What you have to do -
Copy the passage of the political commentary below that begins at the words "What is happening" and stops after "and international level.", switching "worldwide" to "global".

Source extract -
— start —

Ironically, W. Bush tried following a second-half-of-the-19th Century Presidential philosophy, with disastrous results. He tried to restore balance in the government by encouraging the congress to make the law, and using his presidency just to execute it.

That is, he avoided proposing legislation to congress at all. Instead, he took the last few presidents’ new, and possibly unconstitutional approach, of attaching Presidential Signing Statements, explaining how he, as executive, planned to execute new laws.

This was a recipe for disaster. First, because the Republican congress had no, zero party discipline, so acted like greedy children in a candy store when the store owner had to leave in a hurry.

The second problem was that the PSSs infuriated congress as a whole, wildly reinterpreting the laws they had passed, either adding to or deleting from the laws what he wanted or didn’t want to execute.

This will have to be a big issue before the SCOTUS during the next presidency.

I would like to add that Ron Paul had “fail” written all over him, because while his goals were laudable, how he planned to bring them about were impossible.

To start with, the federal government needs to be severely hammered both in a major economic collapse, and extreme punishment at the polls. Congress will have to be loaded with freshmen.

The problem began with Frank Roosevelt. His solution to too much easy credit, which caused stock purchase on margin, resulting in the collapse of the stock market, was itself vast amounts of easy credit.

It mortgaged the future to pay for the present. And though it benefited the present very much, we are now living in the future, and the bill is due.

What is happening is a worldwide credit collapse. The eventual result is a foregone conclusion: you can no longer buy what you cannot afford. This applies from the individual level all the way up to the national and international level.

It is hard to imagine how different the US will be when it has to have a balanced budget, because no one will loan it money. The last time the US government ran out of money, J.P. Morgan, the man, stepped in to keep it from default.

— end —

Data -
— start —

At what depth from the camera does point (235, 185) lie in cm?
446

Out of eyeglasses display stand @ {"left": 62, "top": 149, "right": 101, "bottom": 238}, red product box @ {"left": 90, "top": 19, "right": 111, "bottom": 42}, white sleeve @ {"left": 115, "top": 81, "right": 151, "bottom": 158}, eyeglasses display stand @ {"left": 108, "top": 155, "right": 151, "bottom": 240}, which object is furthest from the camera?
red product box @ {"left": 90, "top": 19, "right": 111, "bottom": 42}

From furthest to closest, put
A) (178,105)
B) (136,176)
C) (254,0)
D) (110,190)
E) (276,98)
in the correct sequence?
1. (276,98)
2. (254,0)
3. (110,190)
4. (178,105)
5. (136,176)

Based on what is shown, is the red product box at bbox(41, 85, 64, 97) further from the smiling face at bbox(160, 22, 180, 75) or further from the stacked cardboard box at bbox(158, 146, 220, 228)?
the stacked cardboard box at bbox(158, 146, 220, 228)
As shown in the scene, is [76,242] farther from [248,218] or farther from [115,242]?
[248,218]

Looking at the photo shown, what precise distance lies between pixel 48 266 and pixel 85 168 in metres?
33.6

— end —
— start —

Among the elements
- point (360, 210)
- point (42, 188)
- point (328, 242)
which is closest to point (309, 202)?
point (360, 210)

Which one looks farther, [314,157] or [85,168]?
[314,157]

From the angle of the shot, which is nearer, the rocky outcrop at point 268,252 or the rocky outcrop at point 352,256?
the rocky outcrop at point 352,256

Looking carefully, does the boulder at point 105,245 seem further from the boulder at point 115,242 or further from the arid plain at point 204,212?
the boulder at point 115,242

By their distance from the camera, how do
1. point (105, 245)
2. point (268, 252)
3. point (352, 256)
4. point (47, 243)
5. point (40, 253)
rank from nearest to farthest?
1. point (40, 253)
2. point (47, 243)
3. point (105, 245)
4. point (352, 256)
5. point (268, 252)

— end —

Exercise result -
What is happening is a global credit collapse. The eventual result is a foregone conclusion: you can no longer buy what you cannot afford. This applies from the individual level all the way up to the national and international level.